In Disentis trafen sich diese Woche rund 80 Wettkampfpiloten zum Swiss Paragliding Open. Fast alles was in der Schweiz Rang und Namen hat und auch noch einige internationale Weltcup-Piloten freuten sich über, für dieses Jahr, ungewohnt gute Flugbedingungen. Martin Scheel liess sich nicht zweimal bitten und bescherte uns mit einem tollen Tasksetting traumhaft schöne Flüge. Am Montag (Trainingstag) und Dienstag waren die Bedingungen zwar noch recht ruppig, einen interessanten 80km Task konnten wir aber dennoch fliegen. Leider flog ich am Dienstag etwas zu aggressiv und versenkte mich beim Rückflug nach Disentis in Trun. Am Donnerstag kündigte sich dann ein Hammertag an, folglich wurde ein 120km Task, Disentis - Andermatt - Vals - Safien - Alp Schlans - Piz Nadels - Disentis, festgelegt.

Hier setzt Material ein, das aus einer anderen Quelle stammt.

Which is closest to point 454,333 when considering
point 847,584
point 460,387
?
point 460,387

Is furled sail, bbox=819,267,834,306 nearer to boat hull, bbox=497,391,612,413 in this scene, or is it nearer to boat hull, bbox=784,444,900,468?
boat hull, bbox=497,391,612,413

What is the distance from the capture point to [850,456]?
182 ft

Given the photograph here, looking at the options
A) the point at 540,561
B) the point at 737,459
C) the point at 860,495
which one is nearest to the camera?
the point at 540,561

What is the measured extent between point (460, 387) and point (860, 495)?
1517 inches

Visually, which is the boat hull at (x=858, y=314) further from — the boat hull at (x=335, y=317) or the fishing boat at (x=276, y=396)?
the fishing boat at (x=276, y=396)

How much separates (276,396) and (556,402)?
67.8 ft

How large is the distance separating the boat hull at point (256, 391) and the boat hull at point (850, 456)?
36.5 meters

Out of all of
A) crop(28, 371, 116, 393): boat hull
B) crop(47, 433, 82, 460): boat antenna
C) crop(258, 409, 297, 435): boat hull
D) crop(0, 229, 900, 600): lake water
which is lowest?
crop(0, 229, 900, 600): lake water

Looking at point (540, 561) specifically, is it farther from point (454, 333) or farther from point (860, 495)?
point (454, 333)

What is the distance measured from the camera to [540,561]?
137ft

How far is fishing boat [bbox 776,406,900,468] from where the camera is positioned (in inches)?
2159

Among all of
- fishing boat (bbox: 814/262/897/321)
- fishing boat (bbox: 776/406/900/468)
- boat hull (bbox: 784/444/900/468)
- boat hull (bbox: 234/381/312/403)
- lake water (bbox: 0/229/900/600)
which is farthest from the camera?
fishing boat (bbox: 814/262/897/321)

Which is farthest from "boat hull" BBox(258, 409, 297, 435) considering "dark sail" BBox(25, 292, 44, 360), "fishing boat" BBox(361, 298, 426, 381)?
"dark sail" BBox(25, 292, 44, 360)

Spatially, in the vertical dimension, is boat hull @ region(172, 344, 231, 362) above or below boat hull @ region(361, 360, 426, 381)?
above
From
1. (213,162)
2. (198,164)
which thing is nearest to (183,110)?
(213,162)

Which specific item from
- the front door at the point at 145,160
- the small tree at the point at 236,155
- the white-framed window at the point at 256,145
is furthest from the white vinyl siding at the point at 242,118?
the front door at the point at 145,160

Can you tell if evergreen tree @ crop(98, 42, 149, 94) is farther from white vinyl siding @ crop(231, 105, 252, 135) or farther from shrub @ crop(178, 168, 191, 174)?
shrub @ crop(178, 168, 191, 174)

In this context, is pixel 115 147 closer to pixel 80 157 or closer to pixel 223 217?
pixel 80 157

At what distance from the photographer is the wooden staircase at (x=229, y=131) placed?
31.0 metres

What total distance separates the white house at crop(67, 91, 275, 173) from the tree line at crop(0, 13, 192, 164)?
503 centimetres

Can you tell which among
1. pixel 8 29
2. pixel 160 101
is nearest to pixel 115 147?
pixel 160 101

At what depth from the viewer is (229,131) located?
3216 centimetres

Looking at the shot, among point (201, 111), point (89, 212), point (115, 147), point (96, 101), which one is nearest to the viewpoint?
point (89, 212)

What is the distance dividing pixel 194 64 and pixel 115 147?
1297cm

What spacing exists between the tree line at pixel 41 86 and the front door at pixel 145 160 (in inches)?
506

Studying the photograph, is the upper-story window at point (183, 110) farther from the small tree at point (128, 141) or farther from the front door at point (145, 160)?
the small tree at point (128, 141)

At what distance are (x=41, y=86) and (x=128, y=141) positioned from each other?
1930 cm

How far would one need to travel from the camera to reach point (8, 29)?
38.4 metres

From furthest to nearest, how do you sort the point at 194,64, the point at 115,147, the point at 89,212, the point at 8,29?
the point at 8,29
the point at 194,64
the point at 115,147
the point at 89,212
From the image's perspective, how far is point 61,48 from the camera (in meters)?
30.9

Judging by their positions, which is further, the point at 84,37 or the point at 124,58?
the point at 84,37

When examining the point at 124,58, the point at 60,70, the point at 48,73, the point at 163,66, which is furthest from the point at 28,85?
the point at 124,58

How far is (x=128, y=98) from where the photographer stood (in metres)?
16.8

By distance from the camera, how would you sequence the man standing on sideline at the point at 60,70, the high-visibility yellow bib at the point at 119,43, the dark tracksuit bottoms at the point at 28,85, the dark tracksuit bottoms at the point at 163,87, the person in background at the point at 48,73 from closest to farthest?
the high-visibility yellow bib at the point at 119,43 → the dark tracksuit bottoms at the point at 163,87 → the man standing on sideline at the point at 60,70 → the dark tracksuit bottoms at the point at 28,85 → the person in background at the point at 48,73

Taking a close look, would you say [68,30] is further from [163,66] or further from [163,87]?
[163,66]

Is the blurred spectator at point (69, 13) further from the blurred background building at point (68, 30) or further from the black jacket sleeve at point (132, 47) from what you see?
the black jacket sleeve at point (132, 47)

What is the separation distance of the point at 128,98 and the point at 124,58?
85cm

Der Task liess einige taktische Varianten zu, so wählten beispielsweise einige Piloten den einfacheren aber längeren Rückflug über Flims und büssten viel Zeit ein. Ich wählte zwar die direktere Linie, flog aber nach meinem missglückten ersten Task etwas höher und somit langsamer. Der Flug war ein reiner Genuss mit grandioser Aussicht auf die Bündner Alpen und brachte mir einen zufriedenstellenden 27. Rang. Beflügelt durch die schönen Erlebnisse vom Vortag flog ich den 100km Task vom Freitag, Disentis - Davos - Schiers, wieder etwas aggressiver und wurde mit einem tollen 17. Rang belohnt. Aber erneut überwog die grosse Freude am Erlebten alle noch so erfreulichen Resultate. Auf der Rückreise nach Disentis war die Freude der Piloten in einer tollen, freundschaftlichen Stimmung nicht zu übersehen. Weil das Wetter aufs Wochenende dann umschlug wurde der Wettkampf am Freitag beendet, Stefan Wyss und Regula Strasser konnten beide ihre Titel erfolgreich verteidigen. Glücklich, bereichert, verbessert, und motiviert bis in die Haarspitzen reiste ich somit am Samstag zurück und freue mich auf die kommenden Flüge und Wettkämpfe.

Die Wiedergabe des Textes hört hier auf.